Based on the consideration, the CNN convolution layer is decomposed into logic operation and addition operation and is converted into convolution logic core only comprising the logic operation and the addition operation, the convolution logic core is used for input feature maps in the FPGA to realize the convolution operation, the powerful logic operation capability of the FPGA can be fully exerted because only the logic operation and the addition operation are needed, meanwhile, the input feature maps and the output feature maps are respectively stored in two groups of storage spaces in the chip in the convolution calculation process, the times of reading the input feature maps outwards can be greatly reduced, the processing efficiency is effectively improved, and the image processing with high frame rate and low delay is realized.

As shown in fig. 1, the method for processing the convolutional neural network image based on the FPGA of the present embodiment includes the steps of:

s1, the FPGA acquires a convolutional layer configuration file and weight parameters, and initializes a convolutional neural network;

As shown in fig. 2, in step S1 of this embodiment, a training server is specifically used to train a convolutional layer configuration file and weight parameters in a convolutional neural network, transmit the convolutional layer configuration file and the weight parameters to a soft-core processor, and store the convolutional layer configuration file and the weight parameters in a DDR, where an FPGA acquires the convolutional layer configuration file and the weight parameters required for initialization from the DDR; and the soft-core processor updates the configuration file and the weight parameter of the convolutional layer on line, when the new configuration file and the weight parameter of the convolutional layer are obtained through training, the FPGA acquires the new configuration file and the weight parameter of the convolutional layer from the DDR to initialize, and if the new configuration file and the weight parameter of the convolutional layer do not exist, the historical configuration file and the historical weight parameter of the convolutional layer stored in the DDR are used. And the recognition result output by the FPGA is transmitted to the soft-core processor through the DDR, and the recognition result is sent to peripheral equipment by the soft-core processor so as to perform further decision processing and the like. The soft core processor may specifically adopt a CPU or an FPGA soft core. The CNN model and the training parameters can support remote updating through a soft core processor.

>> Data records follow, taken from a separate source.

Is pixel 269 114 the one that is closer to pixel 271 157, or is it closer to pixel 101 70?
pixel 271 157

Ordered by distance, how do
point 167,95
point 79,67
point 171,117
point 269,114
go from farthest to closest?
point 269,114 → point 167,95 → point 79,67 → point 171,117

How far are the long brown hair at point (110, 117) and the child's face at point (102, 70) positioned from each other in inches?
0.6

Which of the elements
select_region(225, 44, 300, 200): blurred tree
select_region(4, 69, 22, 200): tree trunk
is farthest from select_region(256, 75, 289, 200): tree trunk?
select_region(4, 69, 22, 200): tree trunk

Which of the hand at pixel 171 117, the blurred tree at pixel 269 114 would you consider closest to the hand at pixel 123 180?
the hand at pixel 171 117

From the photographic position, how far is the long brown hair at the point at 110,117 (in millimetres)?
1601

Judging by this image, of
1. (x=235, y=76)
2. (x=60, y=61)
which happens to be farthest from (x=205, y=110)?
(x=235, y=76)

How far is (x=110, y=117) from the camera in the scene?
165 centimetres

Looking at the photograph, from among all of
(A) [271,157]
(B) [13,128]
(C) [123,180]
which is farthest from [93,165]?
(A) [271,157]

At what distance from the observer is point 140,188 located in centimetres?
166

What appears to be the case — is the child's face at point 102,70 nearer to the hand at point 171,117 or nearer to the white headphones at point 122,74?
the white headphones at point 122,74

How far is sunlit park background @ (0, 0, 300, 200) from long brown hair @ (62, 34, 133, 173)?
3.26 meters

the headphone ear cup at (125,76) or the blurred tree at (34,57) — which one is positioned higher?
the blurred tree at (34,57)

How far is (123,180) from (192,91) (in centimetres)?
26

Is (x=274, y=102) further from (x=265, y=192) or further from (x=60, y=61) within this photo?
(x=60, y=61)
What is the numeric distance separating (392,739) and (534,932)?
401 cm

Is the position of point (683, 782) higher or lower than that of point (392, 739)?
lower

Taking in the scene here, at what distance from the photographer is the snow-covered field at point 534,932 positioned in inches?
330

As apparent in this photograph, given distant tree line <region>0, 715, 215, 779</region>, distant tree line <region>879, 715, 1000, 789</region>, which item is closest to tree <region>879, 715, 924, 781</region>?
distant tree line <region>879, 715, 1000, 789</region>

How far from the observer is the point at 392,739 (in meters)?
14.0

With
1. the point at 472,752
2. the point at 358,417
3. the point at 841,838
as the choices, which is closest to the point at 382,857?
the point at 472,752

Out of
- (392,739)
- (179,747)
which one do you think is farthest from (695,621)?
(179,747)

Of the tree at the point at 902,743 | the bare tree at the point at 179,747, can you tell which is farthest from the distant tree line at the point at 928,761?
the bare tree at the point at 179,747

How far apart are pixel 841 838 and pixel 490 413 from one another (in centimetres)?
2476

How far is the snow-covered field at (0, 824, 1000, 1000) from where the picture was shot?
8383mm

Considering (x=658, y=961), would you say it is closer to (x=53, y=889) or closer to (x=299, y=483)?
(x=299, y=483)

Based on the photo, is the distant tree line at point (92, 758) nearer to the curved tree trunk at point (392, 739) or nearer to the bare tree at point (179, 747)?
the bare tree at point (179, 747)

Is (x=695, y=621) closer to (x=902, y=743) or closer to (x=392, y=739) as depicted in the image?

In step S2, in the convolution calculation process, when calculating a layer of convolution, the input feature map is read from the first group of storage space in the chip, the convolution result is written into the second group of storage space in the chip, when calculating the next layer of convolution, data is read from the second group of storage space in the chip to obtain the current input feature map, and the convolution result is written into the first group of storage space in the chip.

The storage space in the chip can specifically adopt URAM or BLOCK RAM, namely two groups of URAM/BLOCK RAMs are divided in the chip in advance, an input characteristic diagram and an output characteristic diagram are stored in the two groups of URAM/BLOCK RAMs in the chip, when the first layer of convolution is calculated, the first group of URAM/BLOCK RAMs are read to obtain an input characteristic diagram, the convolution result is written into the second group of URAM/BLOCK RAMs, when the second layer of convolution is calculated, the second group of URAM/BLOCK RAMs are read to obtain an input characteristic diagram, the convolution result is written into the first group of URAM/BLOCK RAMs, and the polling is carried out in sequence. It can be understood that, the division and the type of the on-chip storage space can be selected according to actual requirements besides the above modes.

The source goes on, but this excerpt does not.